Forum Moderators: Robert Charlton & goodroi
The index growing on 64.233.179.104 does seem to be largely a Mozilla Googlebot generated index - and this new index is being built for the future - so can we say Mozilla Googlebot is now taking over from normal Googlebot.
OK ignore supplimentals etc for a moment - as all DCs have this problem and have a look at the cache dates for pages that are indexed...... some of these pages have only been fetched by Mozzilla Googlebot (even on the same day as normal Googlebot visited)
Eg. On the test DC I have a homepage cached 30th November at 5:40 - fetched by Mozilla Googlebot - while on the other DCs it is cached on 30th November at 3:40 - fetched by normal Googlebot.
So in many ways this does look like building a whole new index parrellel to the existing index - with largely Mozilla Googlebot crawl data.
Some pages appear very old - eg another page is cached on the test dc on 6th November - but on the other dcs it has cache in December - checking the logs - 6th November was the last time Mozilla Googlebot visited this page.
OK - there are pages in the test DC only visited by normal Googlebot - however, pages crawled by Mozilla Googlebot do not appear on other DCs.
The newest pages on the DC crawled by Mozilla Googlebot seem to be in November - eg no pages crawled by Mozilla Googlebot in December have made it to the index yet.
Some pages crawled by Mozilla Googlebot in November have not made it to the index - so I dont know if G are working with a sample data size......
For confirmation that this is a whole new build of the index MC said on his blog:-
"the test data center certainly has some different crawling and indexing characteristics."

COMPLETE THE FOLLOWING:
a: List each specific day-and-month date the Googlebot thread mentions, with its time where one is given.
b: Carry on the Googlebot thread from its final sentence.
None of the lines have any bearing on the tasks.

MATERIAL SHOWN:
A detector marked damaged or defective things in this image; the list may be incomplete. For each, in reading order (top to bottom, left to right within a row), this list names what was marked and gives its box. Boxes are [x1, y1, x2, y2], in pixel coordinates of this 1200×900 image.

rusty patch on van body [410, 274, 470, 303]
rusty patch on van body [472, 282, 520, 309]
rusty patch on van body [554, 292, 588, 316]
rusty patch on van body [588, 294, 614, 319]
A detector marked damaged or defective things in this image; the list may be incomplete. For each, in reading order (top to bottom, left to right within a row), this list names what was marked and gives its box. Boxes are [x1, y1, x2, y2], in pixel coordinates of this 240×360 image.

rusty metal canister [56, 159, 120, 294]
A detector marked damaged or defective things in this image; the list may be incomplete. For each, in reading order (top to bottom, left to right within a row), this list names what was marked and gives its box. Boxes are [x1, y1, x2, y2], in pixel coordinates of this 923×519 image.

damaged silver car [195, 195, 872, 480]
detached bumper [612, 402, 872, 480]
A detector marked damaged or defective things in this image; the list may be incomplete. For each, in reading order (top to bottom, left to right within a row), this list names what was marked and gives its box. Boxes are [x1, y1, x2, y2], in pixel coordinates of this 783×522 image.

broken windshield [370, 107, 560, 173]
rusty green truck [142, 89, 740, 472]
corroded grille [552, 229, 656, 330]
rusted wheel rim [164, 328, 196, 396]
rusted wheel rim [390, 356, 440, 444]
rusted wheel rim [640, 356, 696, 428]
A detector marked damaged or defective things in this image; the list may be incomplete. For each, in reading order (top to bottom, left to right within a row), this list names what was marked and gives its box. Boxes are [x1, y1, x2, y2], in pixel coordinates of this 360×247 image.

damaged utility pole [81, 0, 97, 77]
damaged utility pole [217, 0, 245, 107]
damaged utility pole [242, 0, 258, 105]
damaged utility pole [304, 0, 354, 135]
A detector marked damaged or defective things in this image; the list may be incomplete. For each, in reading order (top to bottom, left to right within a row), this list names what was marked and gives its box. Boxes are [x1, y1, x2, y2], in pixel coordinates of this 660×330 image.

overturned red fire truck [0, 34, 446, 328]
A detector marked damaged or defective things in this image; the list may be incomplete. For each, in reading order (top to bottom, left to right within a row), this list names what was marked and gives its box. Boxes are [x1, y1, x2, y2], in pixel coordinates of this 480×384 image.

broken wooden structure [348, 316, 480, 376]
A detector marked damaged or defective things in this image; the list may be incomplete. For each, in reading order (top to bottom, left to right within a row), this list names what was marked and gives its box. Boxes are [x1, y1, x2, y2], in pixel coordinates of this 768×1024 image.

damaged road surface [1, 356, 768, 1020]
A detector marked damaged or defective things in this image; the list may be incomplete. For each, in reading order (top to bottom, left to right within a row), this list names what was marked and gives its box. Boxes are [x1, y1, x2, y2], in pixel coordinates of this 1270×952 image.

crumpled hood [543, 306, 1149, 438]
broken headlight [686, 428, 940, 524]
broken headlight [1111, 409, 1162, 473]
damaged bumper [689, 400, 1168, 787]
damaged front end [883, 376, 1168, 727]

SOLVED PROBLEMS:
a: 30th November at 5:40; 30th November at 3:40; 6th November

b:
OK - folks remember also that MC said that this index will roll out in months and is in a test state so I guess no need for early panic stations and slagging of Google in this thread.
Now 301s, 302s, Canonicals - for me a lot more 301s Google has crawled and indexed correctly. 302s - still lots in the index (mainly supplimentals) - not seeing any new 302s that show the url of the linking site but the content of the destination site (seeing the newest at about August 2005 time) - no doubt others may find some.
What are other observations people have seen with the new crawling and indexing on this test dc.
Yes, lots of url onlys have the title and description back - this really need to be recrawled but the required recrawling of supplimentals is pretty much standard accross the dcs.
The caches in December - the ones I have seen tend to be normal Googlebot rather than Mozilla Googlebot. Normal Googlebot still adds pages to the test dc - but Mozilla Gbot does not add pages to the other dcs or so it seems.
fatpeter
What sort of cache date are you showing for those pages picked up by Mozzilla Googlebot - and are pretty much all the pages crawled by the bot indexed. EG 3000 crawled and it appears 3000 indexed?
Can't go past a 1000 but it looks like they were all crawled and added.Cache dates around the middle of november. Only odd thing... a site: search always gave an accurate number of about 400. I added 3000 and now the site: search gives 11000 results.
What sort of cache dates are you showing?
Are you seeing a pretty much full crawl to index return - or just a sample?
Seems my whole site is indexed. In current Google 99% of my pages are url's only. In this version they are actually indexed and ranking like normal (no sandbox or any weirdness, 3 1/2 year old site though so shouldn't be sandboxed anyway).
I had been getting deep crawls by Mozilla bot for months but very very few pages would actually end up indexed. This is more like it!
On a site with the 301 redirect, results are identical with and without the www in the site command.
This looks like an improvement for the canonical issues.
I've also noticed several of my pages returning from supplemental and now ranking again.
My experience:
What i'm seeing here is that google basically reincluded my whole site. The site was completely wiped out from google.com in the early days of Bourbon.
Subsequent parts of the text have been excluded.